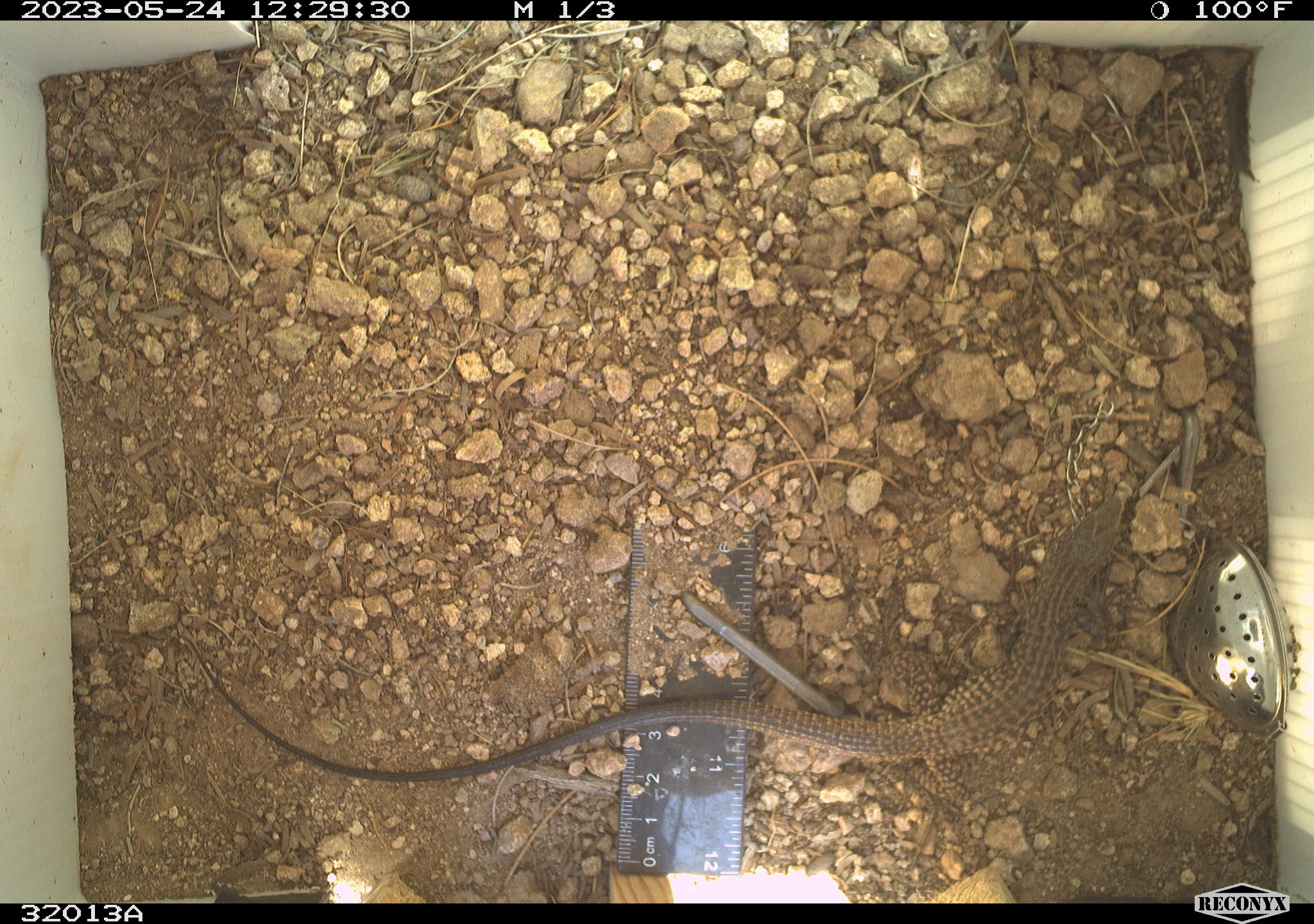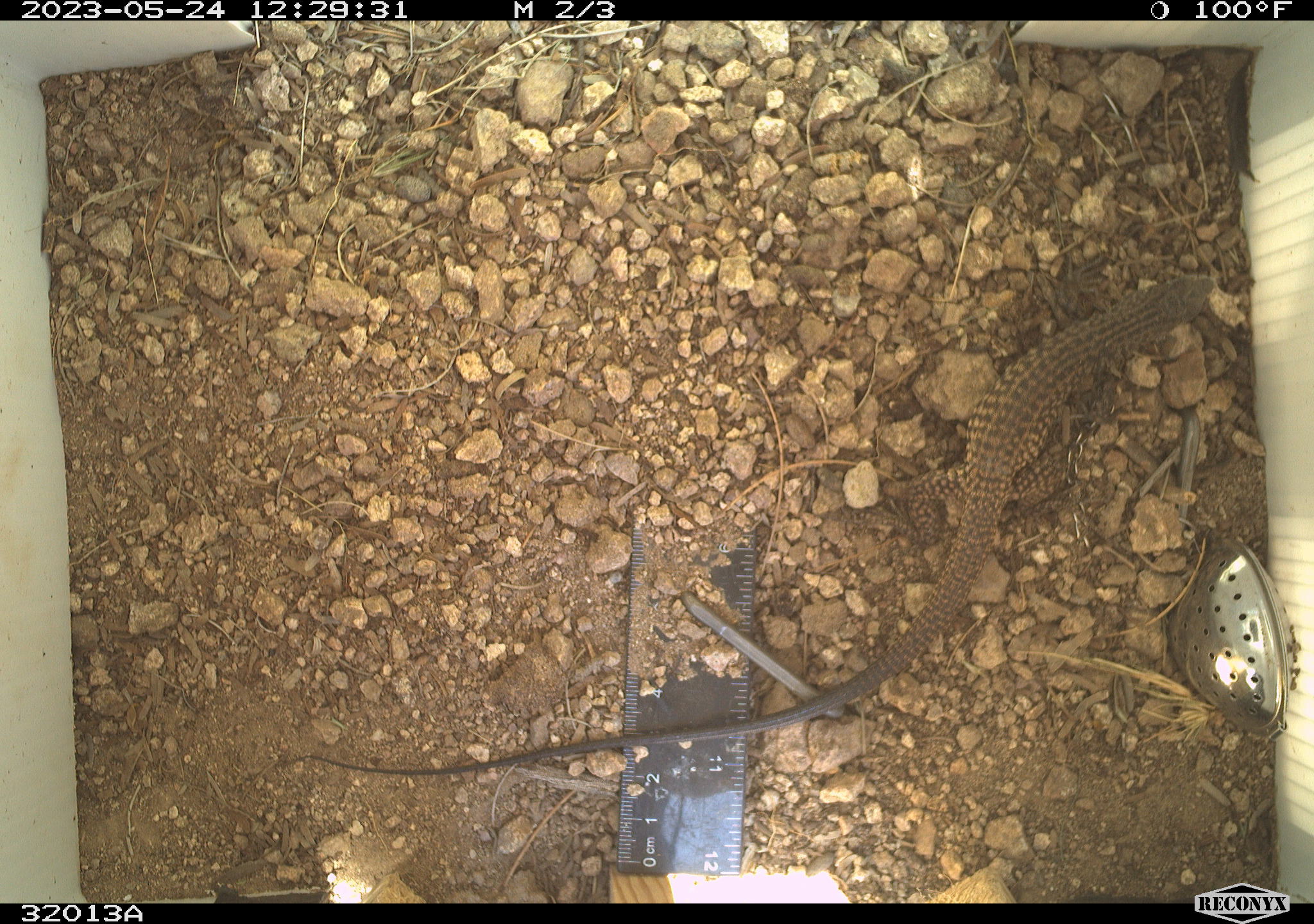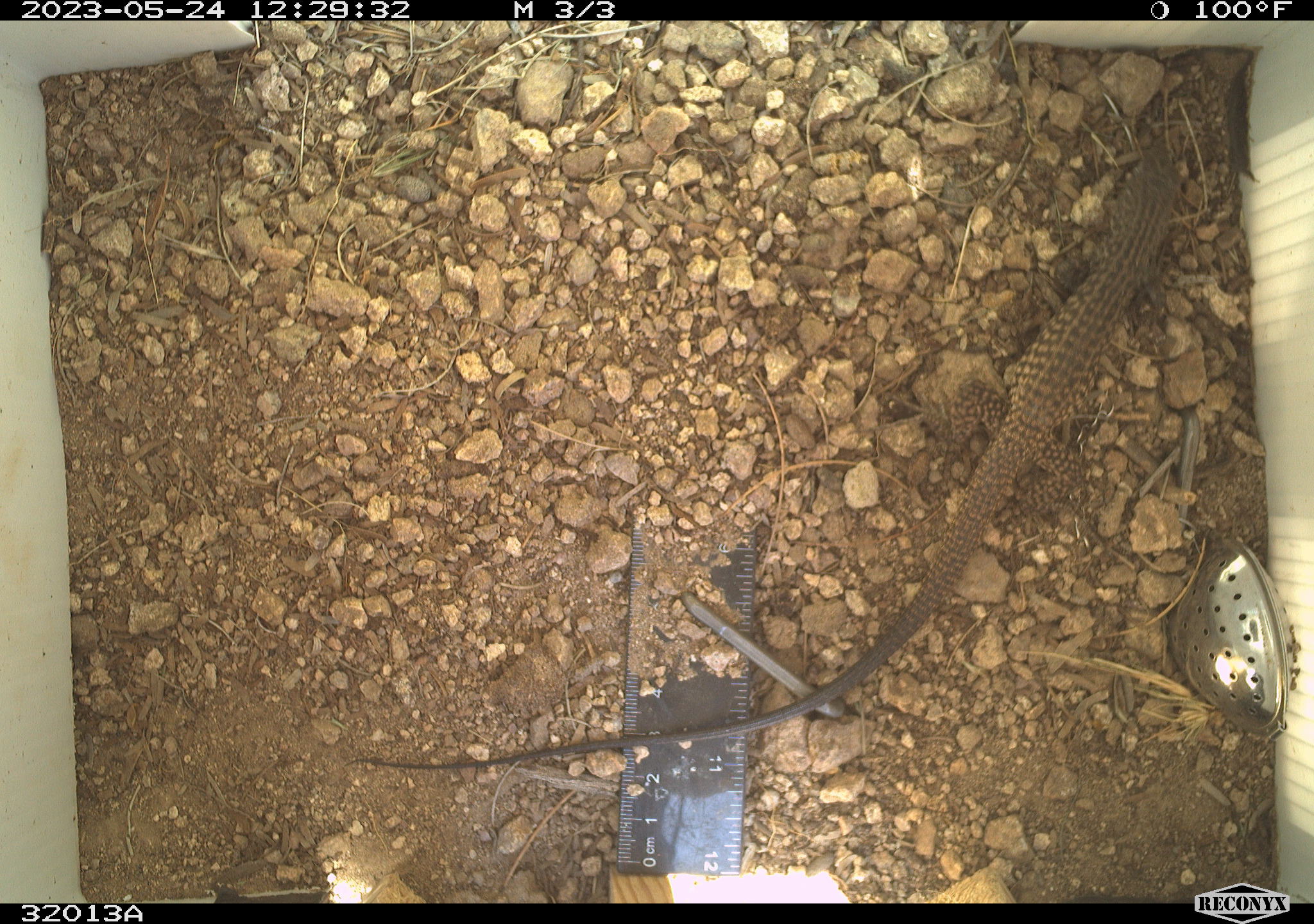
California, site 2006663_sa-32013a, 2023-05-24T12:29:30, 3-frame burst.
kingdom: Animalia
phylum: Chordata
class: Reptilia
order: Squamata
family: Teiidae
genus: Aspidoscelis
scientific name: Aspidoscelis tigris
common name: western whiptail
Western whiptail (Aspidoscelis tigris).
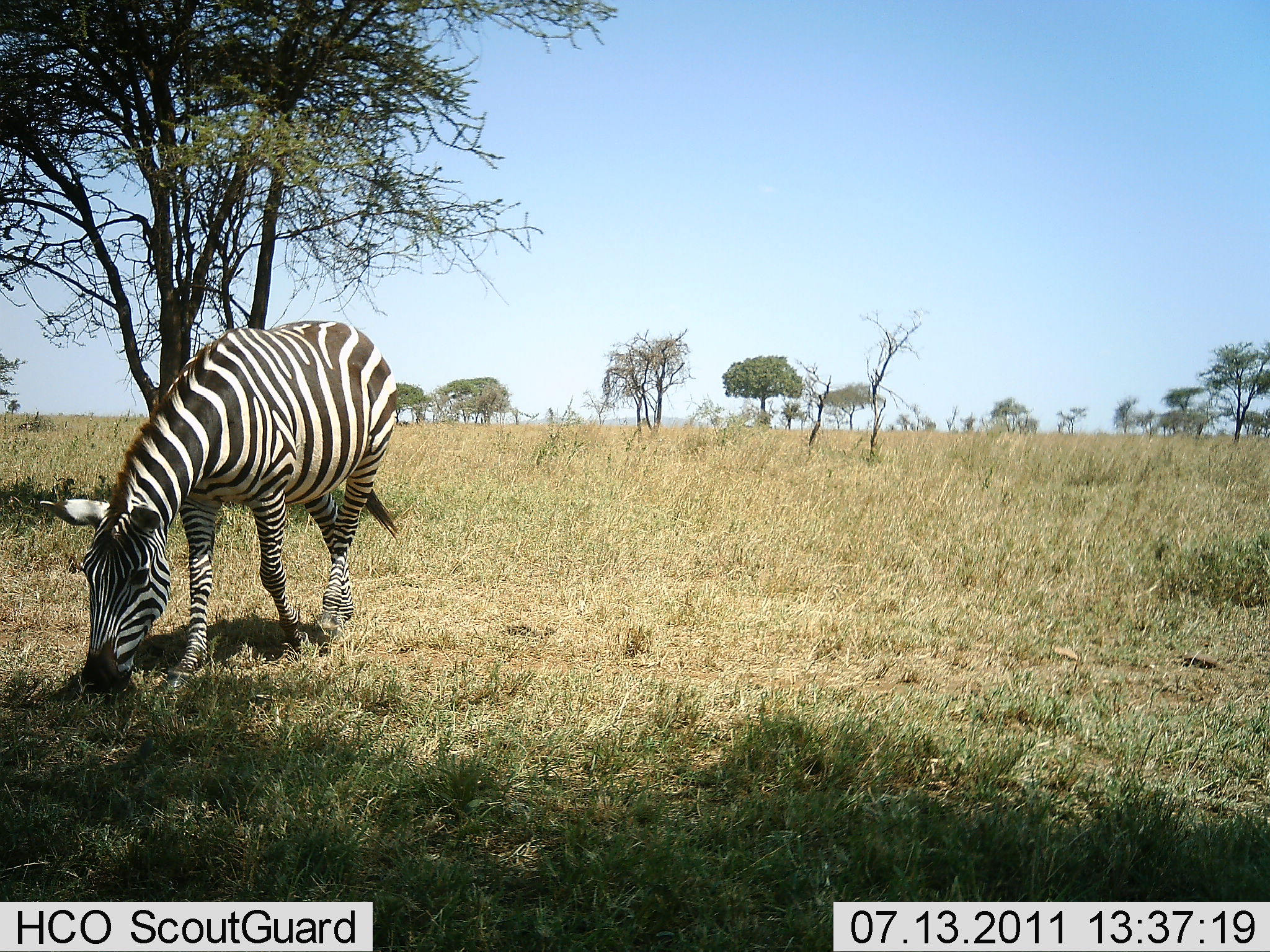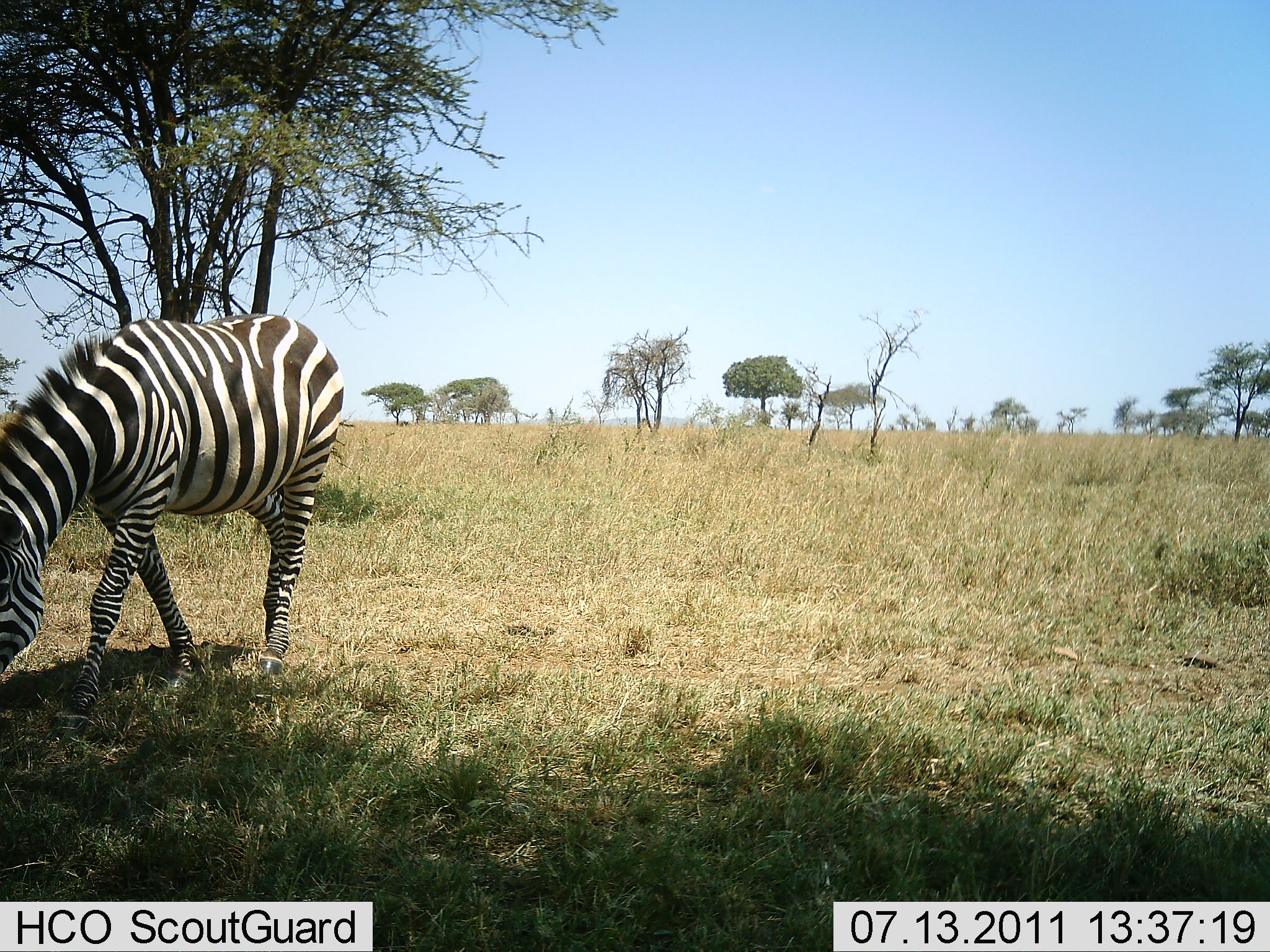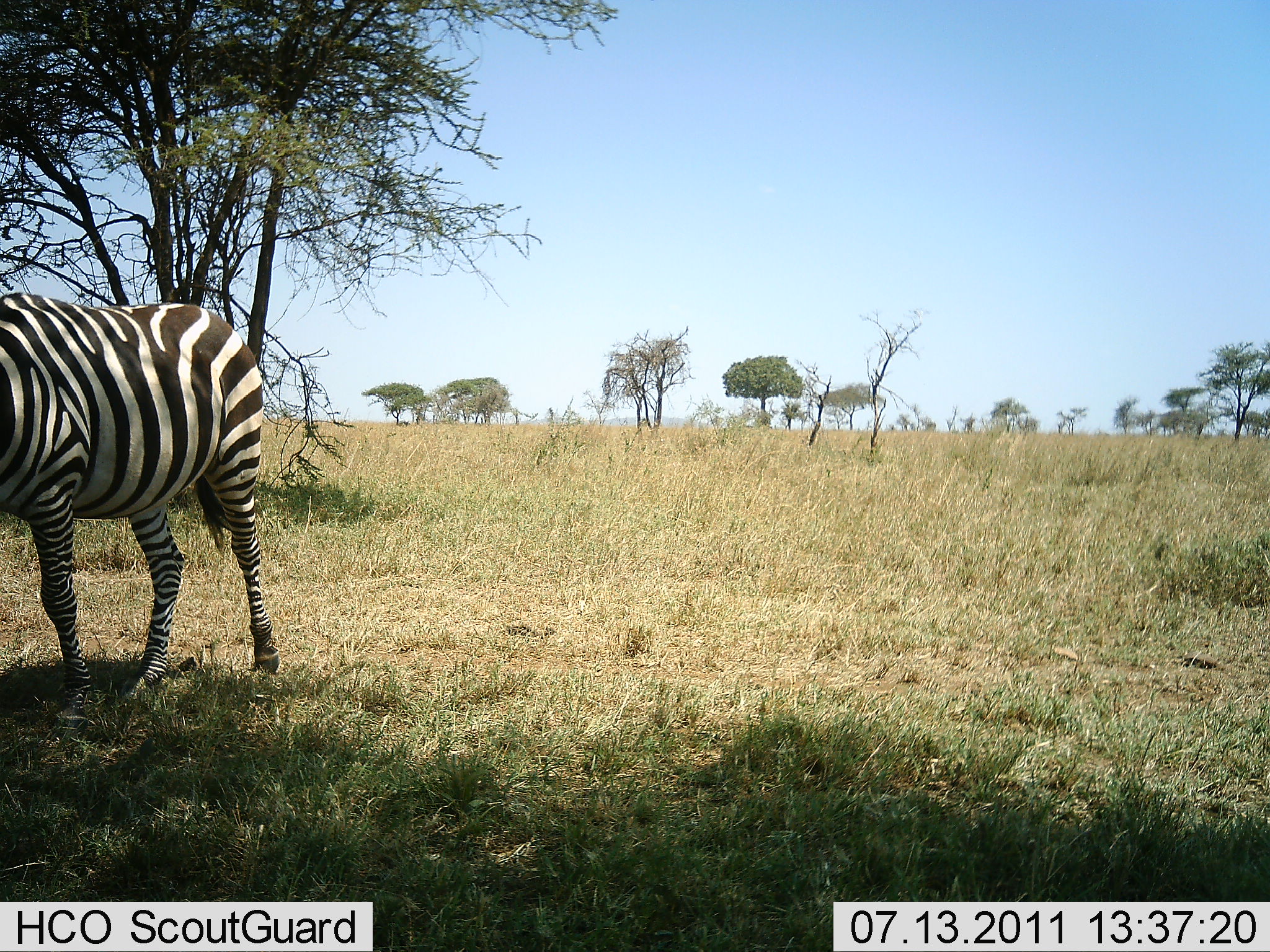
┄┄┄┄┄┄┄┄┄┄┄┄┄┄┄┄┄┄┄┄
## Problem statement
The records above are to be restated word for word, excluding all pictures.

## Output for this exercise
California, site 2006663_sa-32013a, 2023-05-24T12:29:30, 3-frame burst.
kingdom: Animalia
phylum: Chordata
class: Reptilia
order: Squamata
family: Teiidae
genus: Aspidoscelis
scientific name: Aspidoscelis tigris
common name: western whiptail
Western whiptail (Aspidoscelis tigris).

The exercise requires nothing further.